VITAL is an ambitious proposal addressing the combination of Terrestrial and Satellite networks by pursuing two key innovation areas, by bringing Network Functions Virtualization (NFV) into the satellite domain and by enabling Software-Defined-Networking (SDN)-based, federated resources management in hybrid SatCom-terrestrial networks. Enabling NFV into SatCom domain will provide operators with appropriate tools and interfaces in order to establish end-to-end fully operable virtualised satellite networks to be offered to third-party operators/service providers. Enabling SDN-based, federated resource management paves way for a unified control plane that would allow operators to efficiently manage and optimise the operation of the hybrid network. While innovations pursued by VITAL are transversal, the project will primarily focus on three key application scenarios: Satellite Virtual Network Operator (SVNO) services, Satellite backhauling and hybrid telecom service delivery. The solutions developed in VITAL will bring, through flexible integration of satellite and terrestrial segments, improved coverage, optimised communication resources use and better network resilience, along with improved innovation capacity and business agility for deploying communications services over combined networks. VITAL will address the development of a hybrid architectural framework, the required mechanisms to enable virtualization of SatCom network components, including performance optimisation and implementation of a number of virtualised functions, and the design of an SDN-enabled, federated resources management framework, embedding strategies and algorithmic solutions to provide end-to-end communication services. Proof of Concept validation of VITAL solutions and enabling technologies through a combination of real prototypes and emulators are also envisaged. The project aims to impact standardization initiatives and will contribute to open platform initiatives for SDN/NFV deployments.
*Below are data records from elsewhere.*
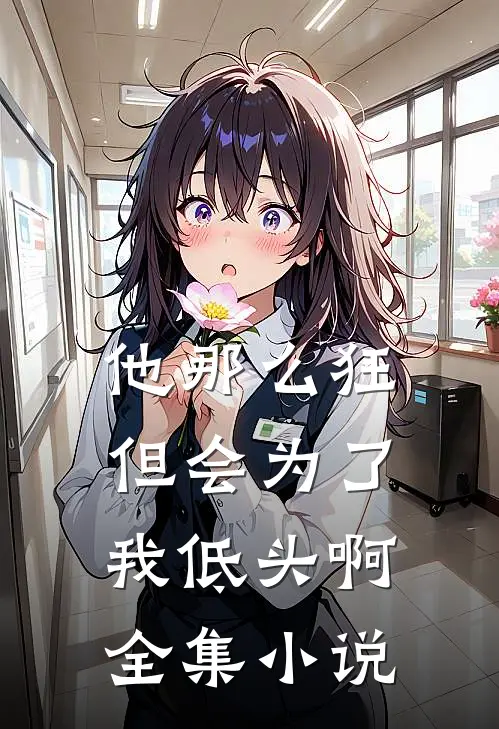 他那么狂，但会为了我低头啊全集小说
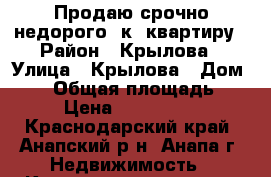 Продаю срочно недорого 1к. квартиру › Район ­ Крылова › Улица ­ Крылова › Дом ­ 83 › Общая площадь ­ 42 › Цена ­ 2 300 000 - Краснодарский край, Анапский р-н, Анапа г. Недвижимость » Квартиры продажа   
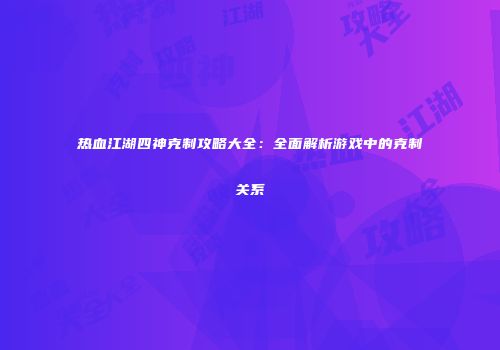 热血江湖四神克制攻略大全：全面解析游戏中的克制关系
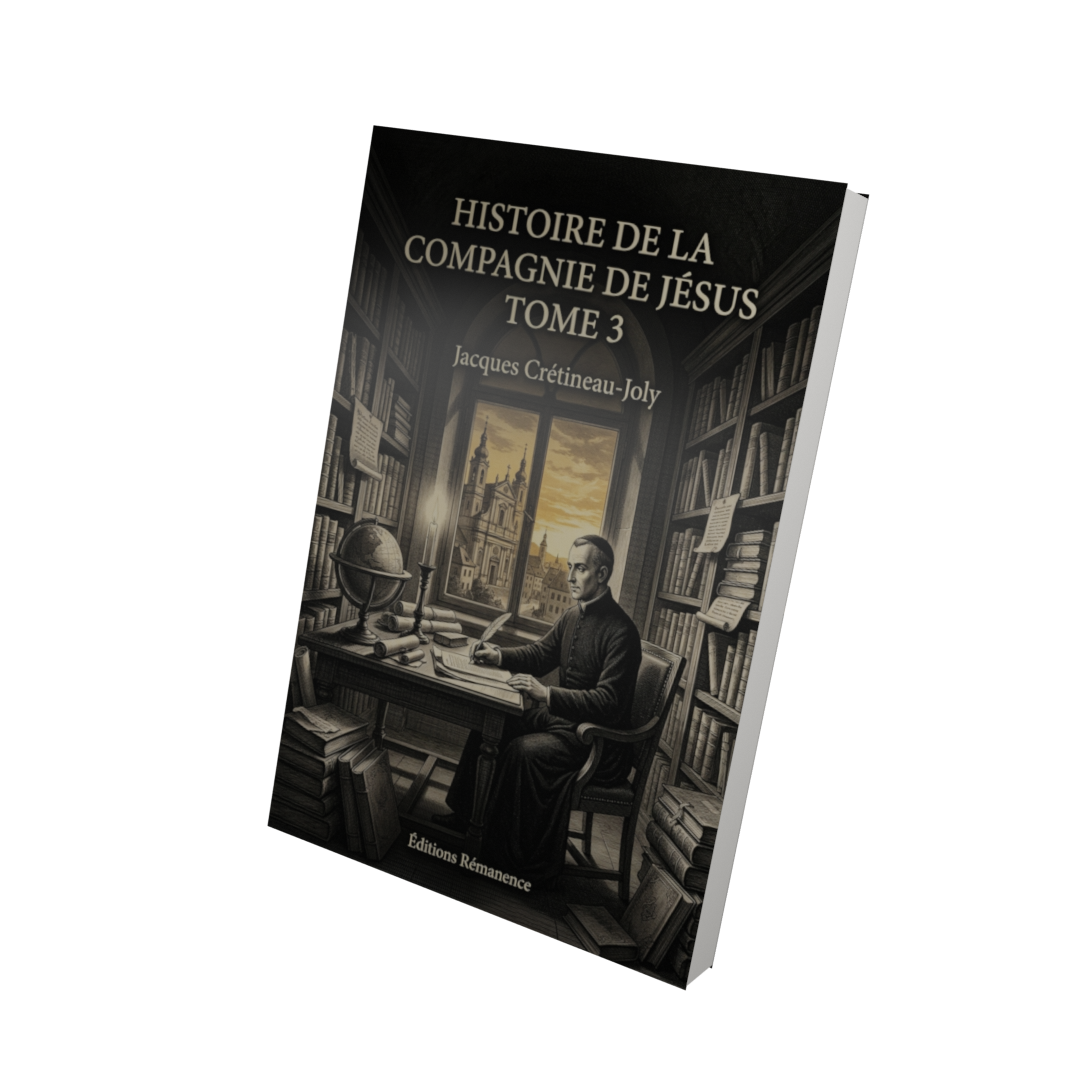 Histoire de la compagnie de Jésus Tome 3 - Jacques Crétineau-Joly (Vue 3D)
The main objective of the project MOTOR5G is to motivate and skill competitive young researchers through involvement and engagement in a variety of research activities enabling them to work on real-life technical issues, across multiple European countries and organizations, and providing a strong networking opportunity through participation as speakers in conference and workshop events and through engagement with industry and other stakeholders (e.g. standardization). We also want to provide them with communications skills, the ability to work in groups and an understanding of the integrity and ethics in research. The project focus is on embedding artificial intelligence into 5G communication systems for the smarter use of network-generated data, the automated enabling of network operators and service providers to adapt to changes in traffic patterns, security risks and user behavior and thus paving the way towards safe and reliable next-generation wireless ecosystems. The project considers aspects such as use of drone-based technology for enhanced multi-antenna and data forwarding techniques, use of artificial intelligence for novel adaptive digital beamforming techniques applied on realistic antenna arrays; communications in the millimetre-wave bands, blockchain-based approach to spectrum management and sharing, use of machine learning for enhanced quality of experience, and would in parallel focus on novel business models to sustain profitable operation of beyond 5G ecosystems. The research team would comprise young researches supervised by committed experts from the industry and academia to advance the state of the art in the above areas. Three demonstration scenarios have been planned: localization, drone-based communications, and combined 5G-based video production and video distribution network in a stadium.